The Sun Is Also a Star

Movie Information

The YA romance makes its case gently and pleasantly but never quite grabs your heart and squeezes as tight as you might like.
Score:

Genre: Drama/Romance
Director: Ry Russo-Young
Starring: Yara Shahidi, Charles Melton, Keong Sim
Rated: PG-13

Movies about a seemingly impossible romance that blossoms in a single day amid a series of picturesque locations have become a mini-genre unto themselves, from Roman Holiday to Before Sunset. Now there’s a young adult variation on this theme, based on Nicola Yoon’s 2016 novel, The Sun Is Also a Star.

Set in New York City, Sun most closely resembles the first act of 2003’s Serendipity, in which John Cusack woos Kate Beckinsale through a series of iconic New York sites: Bloomingdale’s, the Wollman ice rink in Central Park and the titular restaurant.

Sun replaces the uptown ice cream shop with the downtown Caffe Reggio and the ice rink with the Governor’s Island tram, and it displaces every previous version’s all-white cast with African-American Yara Shahidi (ABC’s “Black-ish” and “Grown-ish”) and Korean-American Charles Melton (The CW’s “Riverdale”), joined by a racially diverse supporting cast.

Natasha and Daniel meet cute on a momentous day for both of them: Her Jamaican family is facing deportation while Daniel’s heading to his admission interview for Dartmouth College, where his family expects him to start on the road to medical school. She says she doesn’t believe in love; he writes poetry. Let the mutual melting and melding begin.

Shahidi and Melton both have confidence and charisma in big-screen doses, so they make an appealing couple to spend a couple of hours with.
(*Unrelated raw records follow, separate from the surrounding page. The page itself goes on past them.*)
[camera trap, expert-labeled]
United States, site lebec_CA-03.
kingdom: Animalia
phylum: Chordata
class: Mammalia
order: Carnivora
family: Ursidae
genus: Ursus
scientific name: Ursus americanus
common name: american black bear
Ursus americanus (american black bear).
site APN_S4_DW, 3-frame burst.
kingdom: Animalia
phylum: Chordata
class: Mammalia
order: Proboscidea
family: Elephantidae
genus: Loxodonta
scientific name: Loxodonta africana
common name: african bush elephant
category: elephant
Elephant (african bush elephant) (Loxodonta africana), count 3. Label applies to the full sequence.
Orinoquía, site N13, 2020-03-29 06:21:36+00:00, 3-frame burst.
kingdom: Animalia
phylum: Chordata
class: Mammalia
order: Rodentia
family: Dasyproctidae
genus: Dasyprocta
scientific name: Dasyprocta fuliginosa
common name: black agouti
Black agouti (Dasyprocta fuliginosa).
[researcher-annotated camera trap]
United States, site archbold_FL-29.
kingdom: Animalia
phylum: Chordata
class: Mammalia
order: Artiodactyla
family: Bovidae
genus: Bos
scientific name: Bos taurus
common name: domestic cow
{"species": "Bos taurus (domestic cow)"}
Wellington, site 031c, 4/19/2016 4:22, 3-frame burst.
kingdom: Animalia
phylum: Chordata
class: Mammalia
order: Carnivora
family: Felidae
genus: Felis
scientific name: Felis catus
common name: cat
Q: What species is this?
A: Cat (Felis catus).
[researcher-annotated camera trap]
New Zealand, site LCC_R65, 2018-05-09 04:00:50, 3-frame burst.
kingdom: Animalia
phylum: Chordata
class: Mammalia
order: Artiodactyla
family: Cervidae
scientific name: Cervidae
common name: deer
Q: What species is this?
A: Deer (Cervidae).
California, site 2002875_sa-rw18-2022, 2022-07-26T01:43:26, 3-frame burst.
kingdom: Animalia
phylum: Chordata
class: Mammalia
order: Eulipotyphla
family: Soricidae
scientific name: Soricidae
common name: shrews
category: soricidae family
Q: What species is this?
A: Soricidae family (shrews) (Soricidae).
This is director Ry Russo-Young’s second venture into YA novel adaptations (after Before I Fall from 2017), and she grants her young protagonists the respect and agency they need to keep the thin plot thread from fraying.

The screenplay by Tracy Oliver (Girls Trip) does its best to bring out the cosmic significance would-be astronomer Natasha sees all around her — see title — but the movie doesn’t easily bear the weight of more than modest meaning: It sucks to meet your soul mate at an inconvenient turning point in your life. As such, it makes its case gently and pleasantly, but it never quite grabs your heart and squeezes as tight as you might like.